[Stored items]

========

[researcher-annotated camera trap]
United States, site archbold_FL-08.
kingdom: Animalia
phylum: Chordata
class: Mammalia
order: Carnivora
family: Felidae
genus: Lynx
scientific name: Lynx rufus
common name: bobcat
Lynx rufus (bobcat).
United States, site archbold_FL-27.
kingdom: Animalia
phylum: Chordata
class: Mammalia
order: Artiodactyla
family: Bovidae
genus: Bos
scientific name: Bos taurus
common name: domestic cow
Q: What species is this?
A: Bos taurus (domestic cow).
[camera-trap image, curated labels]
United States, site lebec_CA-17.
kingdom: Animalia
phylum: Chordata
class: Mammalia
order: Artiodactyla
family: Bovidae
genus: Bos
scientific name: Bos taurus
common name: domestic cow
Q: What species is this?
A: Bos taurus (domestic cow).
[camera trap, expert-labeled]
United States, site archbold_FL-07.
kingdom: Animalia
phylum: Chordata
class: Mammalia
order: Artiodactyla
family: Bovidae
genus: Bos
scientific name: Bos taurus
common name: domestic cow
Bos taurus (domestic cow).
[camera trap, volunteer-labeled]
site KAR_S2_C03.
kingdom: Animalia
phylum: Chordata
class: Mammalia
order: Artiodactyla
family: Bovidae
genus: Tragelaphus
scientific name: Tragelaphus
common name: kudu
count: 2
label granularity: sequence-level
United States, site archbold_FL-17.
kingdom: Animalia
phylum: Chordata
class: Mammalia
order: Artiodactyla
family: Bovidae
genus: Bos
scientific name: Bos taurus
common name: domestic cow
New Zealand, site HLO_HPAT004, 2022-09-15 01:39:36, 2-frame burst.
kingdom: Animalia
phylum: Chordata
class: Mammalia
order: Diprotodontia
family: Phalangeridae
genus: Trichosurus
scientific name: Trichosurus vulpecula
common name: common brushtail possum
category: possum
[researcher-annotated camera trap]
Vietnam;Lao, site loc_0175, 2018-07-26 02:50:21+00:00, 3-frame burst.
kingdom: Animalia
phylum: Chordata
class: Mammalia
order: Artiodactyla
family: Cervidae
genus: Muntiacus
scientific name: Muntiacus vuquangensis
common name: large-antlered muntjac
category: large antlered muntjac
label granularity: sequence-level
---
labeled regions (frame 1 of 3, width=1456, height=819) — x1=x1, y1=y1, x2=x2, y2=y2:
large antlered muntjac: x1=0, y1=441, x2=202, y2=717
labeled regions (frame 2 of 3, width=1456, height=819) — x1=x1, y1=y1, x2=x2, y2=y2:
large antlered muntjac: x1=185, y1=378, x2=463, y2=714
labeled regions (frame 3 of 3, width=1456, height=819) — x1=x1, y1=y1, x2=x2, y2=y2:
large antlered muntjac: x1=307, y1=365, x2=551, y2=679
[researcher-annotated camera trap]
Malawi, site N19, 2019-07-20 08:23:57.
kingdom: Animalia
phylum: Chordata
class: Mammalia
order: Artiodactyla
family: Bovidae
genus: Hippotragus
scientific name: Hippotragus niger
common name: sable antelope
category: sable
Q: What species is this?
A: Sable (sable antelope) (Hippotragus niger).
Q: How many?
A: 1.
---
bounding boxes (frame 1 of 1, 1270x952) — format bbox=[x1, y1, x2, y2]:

========

▶ _Brief_: The lines above are to be retyped exactly, with none omitted.

▶ _Response to the task_:
[researcher-annotated camera trap]
United States, site archbold_FL-08.
kingdom: Animalia
phylum: Chordata
class: Mammalia
order: Carnivora
family: Felidae
genus: Lynx
scientific name: Lynx rufus
common name: bobcat
Lynx rufus (bobcat).
United States, site archbold_FL-27.
kingdom: Animalia
phylum: Chordata
class: Mammalia
order: Artiodactyla
family: Bovidae
genus: Bos
scientific name: Bos taurus
common name: domestic cow
Q: What species is this?
A: Bos taurus (domestic cow).
[camera-trap image, curated labels]
United States, site lebec_CA-17.
kingdom: Animalia
phylum: Chordata
class: Mammalia
order: Artiodactyla
family: Bovidae
genus: Bos
scientific name: Bos taurus
common name: domestic cow
Q: What species is this?
A: Bos taurus (domestic cow).
[camera trap, expert-labeled]
United States, site archbold_FL-07.
kingdom: Animalia
phylum: Chordata
class: Mammalia
order: Artiodactyla
family: Bovidae
genus: Bos
scientific name: Bos taurus
common name: domestic cow
Bos taurus (domestic cow).
[camera trap, volunteer-labeled]
site KAR_S2_C03.
kingdom: Animalia
phylum: Chordata
class: Mammalia
order: Artiodactyla
family: Bovidae
genus: Tragelaphus
scientific name: Tragelaphus
common name: kudu
count: 2
label granularity: sequence-level
United States, site archbold_FL-17.
kingdom: Animalia
phylum: Chordata
class: Mammalia
order: Artiodactyla
family: Bovidae
genus: Bos
scientific name: Bos taurus
common name: domestic cow
New Zealand, site HLO_HPAT004, 2022-09-15 01:39:36, 2-frame burst.
kingdom: Animalia
phylum: Chordata
class: Mammalia
order: Diprotodontia
family: Phalangeridae
genus: Trichosurus
scientific name: Trichosurus vulpecula
common name: common brushtail possum
category: possum
[researcher-annotated camera trap]
Vietnam;Lao, site loc_0175, 2018-07-26 02:50:21+00:00, 3-frame burst.
kingdom: Animalia
phylum: Chordata
class: Mammalia
order: Artiodactyla
family: Cervidae
genus: Muntiacus
scientific name: Muntiacus vuquangensis
common name: large-antlered muntjac
category: large antlered muntjac
label granularity: sequence-level
---
labeled regions (frame 1 of 3, width=1456, height=819) — x1=x1, y1=y1, x2=x2, y2=y2:
large antlered muntjac: x1=0, y1=441, x2=202, y2=717
labeled regions (frame 2 of 3, width=1456, height=819) — x1=x1, y1=y1, x2=x2, y2=y2:
large antlered muntjac: x1=185, y1=378, x2=463, y2=714
labeled regions (frame 3 of 3, width=1456, height=819) — x1=x1, y1=y1, x2=x2, y2=y2:
large antlered muntjac: x1=307, y1=365, x2=551, y2=679
[researcher-annotated camera trap]
Malawi, site N19, 2019-07-20 08:23:57.
kingdom: Animalia
phylum: Chordata
class: Mammalia
order: Artiodactyla
family: Bovidae
genus: Hippotragus
scientific name: Hippotragus niger
common name: sable antelope
category: sable
Q: What species is this?
A: Sable (sable antelope) (Hippotragus niger).
Q: How many?
A: 1.
---
bounding boxes (frame 1 of 1, 1270x952) — format bbox=[x1, y1, x2, y2]:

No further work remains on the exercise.